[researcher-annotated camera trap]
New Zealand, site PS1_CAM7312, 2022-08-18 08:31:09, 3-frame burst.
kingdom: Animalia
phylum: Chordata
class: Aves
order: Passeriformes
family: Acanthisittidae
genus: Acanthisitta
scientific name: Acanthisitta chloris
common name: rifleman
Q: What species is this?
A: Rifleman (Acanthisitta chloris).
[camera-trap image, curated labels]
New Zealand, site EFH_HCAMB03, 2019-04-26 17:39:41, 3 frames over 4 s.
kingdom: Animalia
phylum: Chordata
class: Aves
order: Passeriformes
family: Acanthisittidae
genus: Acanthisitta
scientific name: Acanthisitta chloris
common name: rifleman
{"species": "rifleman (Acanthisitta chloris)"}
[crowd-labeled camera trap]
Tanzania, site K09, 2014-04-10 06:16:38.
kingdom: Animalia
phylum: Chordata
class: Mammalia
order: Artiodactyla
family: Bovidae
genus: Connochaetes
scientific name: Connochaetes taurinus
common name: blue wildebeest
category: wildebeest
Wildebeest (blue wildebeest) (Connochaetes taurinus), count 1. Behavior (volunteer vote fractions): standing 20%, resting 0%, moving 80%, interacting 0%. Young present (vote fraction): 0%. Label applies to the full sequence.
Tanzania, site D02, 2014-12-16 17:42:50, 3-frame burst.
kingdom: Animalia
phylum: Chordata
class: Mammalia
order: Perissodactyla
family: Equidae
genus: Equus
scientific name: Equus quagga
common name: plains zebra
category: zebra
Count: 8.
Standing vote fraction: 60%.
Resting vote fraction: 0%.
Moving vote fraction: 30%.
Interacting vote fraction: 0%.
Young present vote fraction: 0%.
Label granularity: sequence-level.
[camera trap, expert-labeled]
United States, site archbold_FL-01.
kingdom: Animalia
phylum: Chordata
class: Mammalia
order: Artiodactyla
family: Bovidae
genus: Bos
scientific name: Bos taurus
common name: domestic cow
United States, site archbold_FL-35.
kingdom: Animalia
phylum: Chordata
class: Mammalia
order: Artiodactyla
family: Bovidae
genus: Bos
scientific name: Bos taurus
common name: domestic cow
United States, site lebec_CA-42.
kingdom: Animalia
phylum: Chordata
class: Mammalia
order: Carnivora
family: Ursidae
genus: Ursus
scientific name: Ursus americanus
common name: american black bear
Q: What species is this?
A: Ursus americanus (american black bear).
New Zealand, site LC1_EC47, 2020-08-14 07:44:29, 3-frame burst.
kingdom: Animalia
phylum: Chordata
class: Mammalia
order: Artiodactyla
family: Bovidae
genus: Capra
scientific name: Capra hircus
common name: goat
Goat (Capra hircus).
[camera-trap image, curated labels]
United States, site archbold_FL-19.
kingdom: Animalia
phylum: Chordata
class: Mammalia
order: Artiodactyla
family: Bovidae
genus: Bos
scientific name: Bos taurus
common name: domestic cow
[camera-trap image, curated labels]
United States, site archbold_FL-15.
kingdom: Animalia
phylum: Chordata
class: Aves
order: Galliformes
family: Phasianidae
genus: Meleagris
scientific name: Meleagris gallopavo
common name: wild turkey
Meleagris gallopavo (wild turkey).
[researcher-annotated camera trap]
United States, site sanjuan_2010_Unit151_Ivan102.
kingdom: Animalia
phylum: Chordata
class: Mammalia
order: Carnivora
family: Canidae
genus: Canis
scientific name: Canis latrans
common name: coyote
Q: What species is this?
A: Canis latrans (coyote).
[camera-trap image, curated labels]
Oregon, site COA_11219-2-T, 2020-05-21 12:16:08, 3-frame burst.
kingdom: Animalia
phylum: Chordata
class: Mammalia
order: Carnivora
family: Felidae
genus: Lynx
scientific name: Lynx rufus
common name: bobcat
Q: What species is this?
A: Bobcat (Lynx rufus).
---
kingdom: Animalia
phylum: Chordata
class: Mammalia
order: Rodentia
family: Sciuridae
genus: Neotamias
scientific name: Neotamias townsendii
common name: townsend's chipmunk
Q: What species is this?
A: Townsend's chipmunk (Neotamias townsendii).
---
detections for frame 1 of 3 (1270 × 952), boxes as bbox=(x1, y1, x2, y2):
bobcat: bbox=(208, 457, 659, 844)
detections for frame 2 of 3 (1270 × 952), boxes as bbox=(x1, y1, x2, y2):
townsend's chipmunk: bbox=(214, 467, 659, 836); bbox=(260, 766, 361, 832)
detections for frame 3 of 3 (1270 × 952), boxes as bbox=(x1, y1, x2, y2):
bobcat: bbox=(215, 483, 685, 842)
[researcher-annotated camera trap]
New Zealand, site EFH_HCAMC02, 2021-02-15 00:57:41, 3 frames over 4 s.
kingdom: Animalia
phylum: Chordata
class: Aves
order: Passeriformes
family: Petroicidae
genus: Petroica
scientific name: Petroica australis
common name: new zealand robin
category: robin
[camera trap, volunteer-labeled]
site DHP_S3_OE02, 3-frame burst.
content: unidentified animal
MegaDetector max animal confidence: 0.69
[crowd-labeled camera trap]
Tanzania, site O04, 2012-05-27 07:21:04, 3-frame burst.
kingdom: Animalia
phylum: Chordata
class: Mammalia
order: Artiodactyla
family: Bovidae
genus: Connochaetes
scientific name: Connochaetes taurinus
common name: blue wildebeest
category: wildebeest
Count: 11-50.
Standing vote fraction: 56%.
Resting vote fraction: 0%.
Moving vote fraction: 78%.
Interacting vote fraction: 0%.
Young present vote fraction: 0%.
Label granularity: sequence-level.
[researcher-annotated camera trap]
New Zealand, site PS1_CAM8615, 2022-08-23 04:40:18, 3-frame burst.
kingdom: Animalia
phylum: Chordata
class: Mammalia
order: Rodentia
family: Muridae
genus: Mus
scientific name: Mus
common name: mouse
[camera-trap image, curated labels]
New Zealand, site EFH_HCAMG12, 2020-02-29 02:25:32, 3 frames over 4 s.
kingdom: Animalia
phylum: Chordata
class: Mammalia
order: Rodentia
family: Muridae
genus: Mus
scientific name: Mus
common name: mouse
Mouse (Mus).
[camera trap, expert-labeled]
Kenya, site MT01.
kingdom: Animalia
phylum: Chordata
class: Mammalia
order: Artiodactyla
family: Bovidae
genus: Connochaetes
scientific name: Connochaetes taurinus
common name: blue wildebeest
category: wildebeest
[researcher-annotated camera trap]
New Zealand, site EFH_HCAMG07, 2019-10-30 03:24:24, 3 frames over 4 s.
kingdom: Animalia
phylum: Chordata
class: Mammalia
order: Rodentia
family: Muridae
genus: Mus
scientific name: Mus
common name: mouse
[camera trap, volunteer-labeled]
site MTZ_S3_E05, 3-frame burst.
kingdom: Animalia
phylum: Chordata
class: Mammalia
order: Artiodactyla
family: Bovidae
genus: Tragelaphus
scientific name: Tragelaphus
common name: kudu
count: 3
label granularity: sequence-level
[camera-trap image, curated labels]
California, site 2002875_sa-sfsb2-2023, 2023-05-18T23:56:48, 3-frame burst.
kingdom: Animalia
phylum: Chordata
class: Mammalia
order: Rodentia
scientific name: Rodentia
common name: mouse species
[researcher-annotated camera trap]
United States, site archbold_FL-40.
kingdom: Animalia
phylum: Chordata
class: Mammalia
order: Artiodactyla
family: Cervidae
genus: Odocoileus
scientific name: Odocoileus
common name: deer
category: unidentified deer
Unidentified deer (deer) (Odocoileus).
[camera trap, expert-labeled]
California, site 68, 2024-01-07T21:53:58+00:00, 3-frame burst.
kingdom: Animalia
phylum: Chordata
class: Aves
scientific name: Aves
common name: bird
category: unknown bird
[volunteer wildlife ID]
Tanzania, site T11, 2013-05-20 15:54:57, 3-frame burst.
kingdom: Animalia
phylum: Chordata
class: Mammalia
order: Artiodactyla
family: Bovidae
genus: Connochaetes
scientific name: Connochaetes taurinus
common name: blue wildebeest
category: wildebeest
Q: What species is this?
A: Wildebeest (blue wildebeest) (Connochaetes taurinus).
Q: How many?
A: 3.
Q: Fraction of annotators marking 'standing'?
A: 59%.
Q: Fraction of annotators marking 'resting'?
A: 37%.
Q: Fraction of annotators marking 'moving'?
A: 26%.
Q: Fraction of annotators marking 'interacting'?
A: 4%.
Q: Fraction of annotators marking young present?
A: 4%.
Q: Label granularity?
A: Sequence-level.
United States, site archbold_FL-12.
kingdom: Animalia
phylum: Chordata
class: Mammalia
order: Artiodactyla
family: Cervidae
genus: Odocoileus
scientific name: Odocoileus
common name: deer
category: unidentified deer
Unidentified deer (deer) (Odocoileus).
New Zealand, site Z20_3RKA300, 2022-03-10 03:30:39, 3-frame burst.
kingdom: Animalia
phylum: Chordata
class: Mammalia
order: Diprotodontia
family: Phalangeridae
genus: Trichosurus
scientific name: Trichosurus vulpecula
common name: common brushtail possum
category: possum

----------------

> **How to complete this task**
Copy each line of the entries in which the string "chloris" is found.

> **Result for this exercise**
scientific name: Acanthisitta chloris
A: Rifleman (Acanthisitta chloris).
scientific name: Acanthisitta chloris
{"species": "rifleman (Acanthisitta chloris)"}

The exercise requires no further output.